Government has given financial clearance to employ qualified people, including more than 1,000 teachers, into the public sector.
“I have given financial clearance for outstanding public sector employment. This includes more than 1,000 teachers at the tertiary level,” Finance and Economic Minister, Seth Terkper, has revealed in a tweet.
I have given financial clearance for outstanding public sector employment. This includes more than 1000 teachers at the tertiary level.
— Seth Terkper (@SethTerkper) July 22, 2016
The minister however did not give much detail regarding which of the sectors that have been cleared to employ, and exactly how many people to be employed in total.

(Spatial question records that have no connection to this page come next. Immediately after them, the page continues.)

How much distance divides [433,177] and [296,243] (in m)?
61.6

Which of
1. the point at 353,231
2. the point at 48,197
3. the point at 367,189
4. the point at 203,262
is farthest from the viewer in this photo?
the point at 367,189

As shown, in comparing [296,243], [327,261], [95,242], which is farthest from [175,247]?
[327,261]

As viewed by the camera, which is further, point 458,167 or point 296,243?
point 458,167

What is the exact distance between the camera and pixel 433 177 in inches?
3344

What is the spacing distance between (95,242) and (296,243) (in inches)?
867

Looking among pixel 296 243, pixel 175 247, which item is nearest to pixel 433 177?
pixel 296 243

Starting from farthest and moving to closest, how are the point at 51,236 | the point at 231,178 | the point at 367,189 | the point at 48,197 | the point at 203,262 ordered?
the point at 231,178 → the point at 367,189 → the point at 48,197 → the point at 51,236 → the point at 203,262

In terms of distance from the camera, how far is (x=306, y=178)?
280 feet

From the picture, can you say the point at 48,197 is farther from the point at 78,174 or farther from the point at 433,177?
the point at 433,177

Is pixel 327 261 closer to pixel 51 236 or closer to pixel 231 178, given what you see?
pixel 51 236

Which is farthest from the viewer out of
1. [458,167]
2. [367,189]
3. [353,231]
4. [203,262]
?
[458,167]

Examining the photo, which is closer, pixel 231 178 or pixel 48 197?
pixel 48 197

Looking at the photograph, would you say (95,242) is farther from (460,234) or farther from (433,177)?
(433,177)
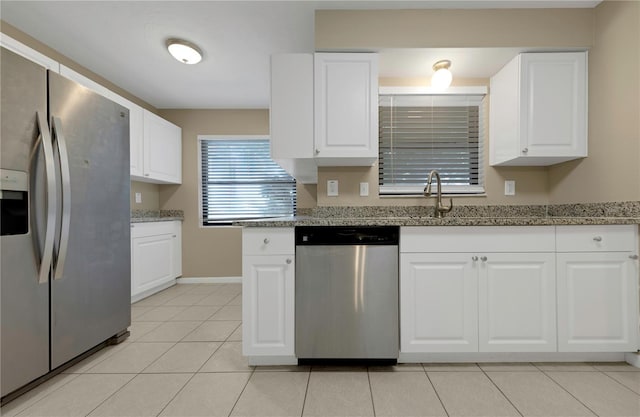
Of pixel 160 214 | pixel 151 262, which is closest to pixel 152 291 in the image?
pixel 151 262

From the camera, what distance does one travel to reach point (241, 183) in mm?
4008

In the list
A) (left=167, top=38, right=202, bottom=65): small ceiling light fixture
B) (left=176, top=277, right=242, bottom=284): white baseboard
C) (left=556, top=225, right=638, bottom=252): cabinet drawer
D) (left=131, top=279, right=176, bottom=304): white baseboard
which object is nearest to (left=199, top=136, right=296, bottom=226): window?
(left=176, top=277, right=242, bottom=284): white baseboard

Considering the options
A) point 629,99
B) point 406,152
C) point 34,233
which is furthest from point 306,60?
Answer: point 629,99

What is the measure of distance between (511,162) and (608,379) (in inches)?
57.1

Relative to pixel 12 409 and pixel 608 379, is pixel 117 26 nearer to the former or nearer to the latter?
pixel 12 409

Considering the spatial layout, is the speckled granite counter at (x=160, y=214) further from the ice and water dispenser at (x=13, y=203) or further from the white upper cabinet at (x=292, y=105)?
the white upper cabinet at (x=292, y=105)

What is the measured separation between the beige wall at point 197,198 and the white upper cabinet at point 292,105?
1989 millimetres

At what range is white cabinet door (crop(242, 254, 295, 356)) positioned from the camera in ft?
5.37

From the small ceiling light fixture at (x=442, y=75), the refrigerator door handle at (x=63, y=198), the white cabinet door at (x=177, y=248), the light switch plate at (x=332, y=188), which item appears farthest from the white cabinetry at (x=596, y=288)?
the white cabinet door at (x=177, y=248)

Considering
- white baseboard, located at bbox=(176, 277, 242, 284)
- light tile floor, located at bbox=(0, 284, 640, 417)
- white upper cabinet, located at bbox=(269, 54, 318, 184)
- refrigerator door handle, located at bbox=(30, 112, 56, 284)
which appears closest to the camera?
light tile floor, located at bbox=(0, 284, 640, 417)

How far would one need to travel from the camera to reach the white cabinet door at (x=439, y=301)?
1.64m

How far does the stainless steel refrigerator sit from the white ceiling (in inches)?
30.8

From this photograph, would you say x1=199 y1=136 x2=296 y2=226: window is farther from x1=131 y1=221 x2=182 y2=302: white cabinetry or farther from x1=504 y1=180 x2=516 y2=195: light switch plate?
x1=504 y1=180 x2=516 y2=195: light switch plate

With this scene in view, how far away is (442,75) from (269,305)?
199 centimetres
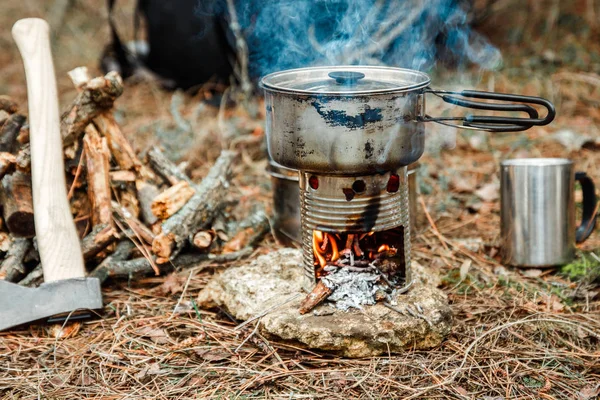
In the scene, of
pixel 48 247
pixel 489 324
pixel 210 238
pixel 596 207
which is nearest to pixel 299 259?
pixel 210 238

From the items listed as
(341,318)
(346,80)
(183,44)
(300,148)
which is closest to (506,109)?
(346,80)

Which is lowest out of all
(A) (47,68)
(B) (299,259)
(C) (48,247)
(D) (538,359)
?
(D) (538,359)

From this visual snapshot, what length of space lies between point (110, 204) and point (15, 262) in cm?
53

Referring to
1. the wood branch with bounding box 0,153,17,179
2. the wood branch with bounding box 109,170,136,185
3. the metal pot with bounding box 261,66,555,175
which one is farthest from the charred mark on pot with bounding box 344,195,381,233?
the wood branch with bounding box 0,153,17,179

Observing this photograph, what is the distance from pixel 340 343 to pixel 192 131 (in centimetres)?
296

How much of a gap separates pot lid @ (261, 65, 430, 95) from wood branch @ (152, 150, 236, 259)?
3.09 feet

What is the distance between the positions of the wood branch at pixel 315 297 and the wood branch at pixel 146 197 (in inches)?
45.8

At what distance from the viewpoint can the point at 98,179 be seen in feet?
11.0

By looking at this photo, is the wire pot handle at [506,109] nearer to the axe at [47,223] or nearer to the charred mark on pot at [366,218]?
the charred mark on pot at [366,218]

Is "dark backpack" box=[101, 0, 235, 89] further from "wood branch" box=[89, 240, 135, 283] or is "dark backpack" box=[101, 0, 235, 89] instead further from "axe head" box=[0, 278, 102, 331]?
"axe head" box=[0, 278, 102, 331]

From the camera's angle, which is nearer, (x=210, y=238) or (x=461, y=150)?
(x=210, y=238)

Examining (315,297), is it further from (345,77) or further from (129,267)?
(129,267)

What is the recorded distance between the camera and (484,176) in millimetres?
4699

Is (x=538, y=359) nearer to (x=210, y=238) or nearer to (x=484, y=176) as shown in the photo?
(x=210, y=238)
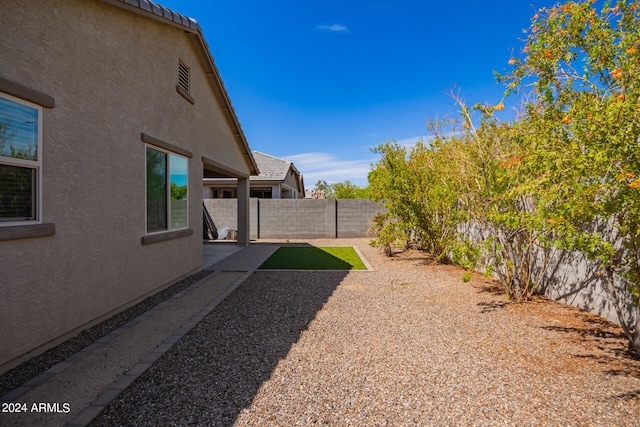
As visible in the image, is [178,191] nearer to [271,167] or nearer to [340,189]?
[271,167]

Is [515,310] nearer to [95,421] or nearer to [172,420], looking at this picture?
[172,420]

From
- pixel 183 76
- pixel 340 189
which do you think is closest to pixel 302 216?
pixel 183 76

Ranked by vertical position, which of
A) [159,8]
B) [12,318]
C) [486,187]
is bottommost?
[12,318]

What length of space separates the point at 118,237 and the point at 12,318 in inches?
76.8

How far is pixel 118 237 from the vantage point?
524 cm

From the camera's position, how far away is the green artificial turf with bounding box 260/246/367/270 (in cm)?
968

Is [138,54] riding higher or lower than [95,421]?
higher

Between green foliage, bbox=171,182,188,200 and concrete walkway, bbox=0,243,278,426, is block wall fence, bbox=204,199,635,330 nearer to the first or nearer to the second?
green foliage, bbox=171,182,188,200

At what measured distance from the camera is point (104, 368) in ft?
11.4

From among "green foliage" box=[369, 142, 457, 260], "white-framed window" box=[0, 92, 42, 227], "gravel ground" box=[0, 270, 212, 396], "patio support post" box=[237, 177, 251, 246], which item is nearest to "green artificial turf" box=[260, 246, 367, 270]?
"green foliage" box=[369, 142, 457, 260]

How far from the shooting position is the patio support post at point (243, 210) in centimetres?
1366

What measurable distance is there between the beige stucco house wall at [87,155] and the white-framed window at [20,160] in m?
0.08

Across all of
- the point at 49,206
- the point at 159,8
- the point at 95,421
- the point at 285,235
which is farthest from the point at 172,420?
the point at 285,235

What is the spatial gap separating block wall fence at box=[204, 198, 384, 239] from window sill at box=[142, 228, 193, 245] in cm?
922
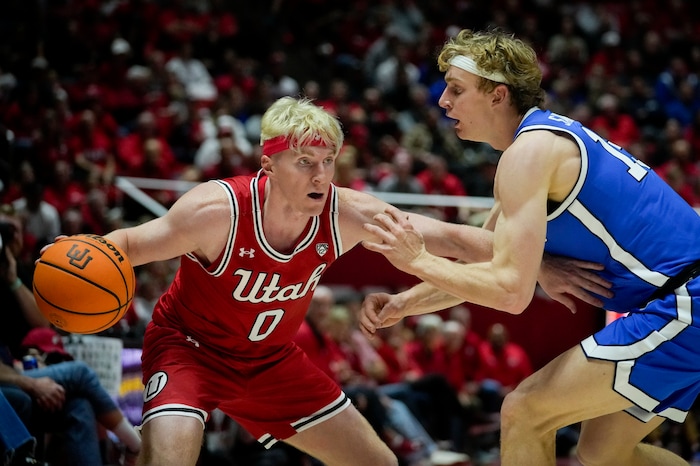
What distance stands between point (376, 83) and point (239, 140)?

The announcement comes on the back of agitations by some nurses over government’s failure to employ them after completing their training in March 2014.
The about 3,000 nurses who come under the Coalition for Unemployed Bonded Nurses, Midwives and Psychiatric Nurses have in the last few months been staging demonstrations in Accra to press for their employment.
The government in 2010 placed an embargo on public sector recruitment in order to reduce what it said was increasing wage bill, something that attracted public outcry.
The government later clarified that critical sectors were not affected by the embargo which critics say was part of IMF conditionality to the government in a move to help reduce the public sector wage bill which stood at 73 per cent of Ghana’s taxes in 2013.
President Mahama in a Radio Ghana interview at Ho in August 2015 denied a freeze on public sector employment, saying, “It is not even true that there is a freeze on public employment.”
“We are still employing in strategic areas where we think we need manpower. In the areas where we don’t need, yes we are not employing, so that is the main reason. We are still employing doctors, we are still employing teachers and nurses and so if they say there was a freeze on employment it is not true,” he added.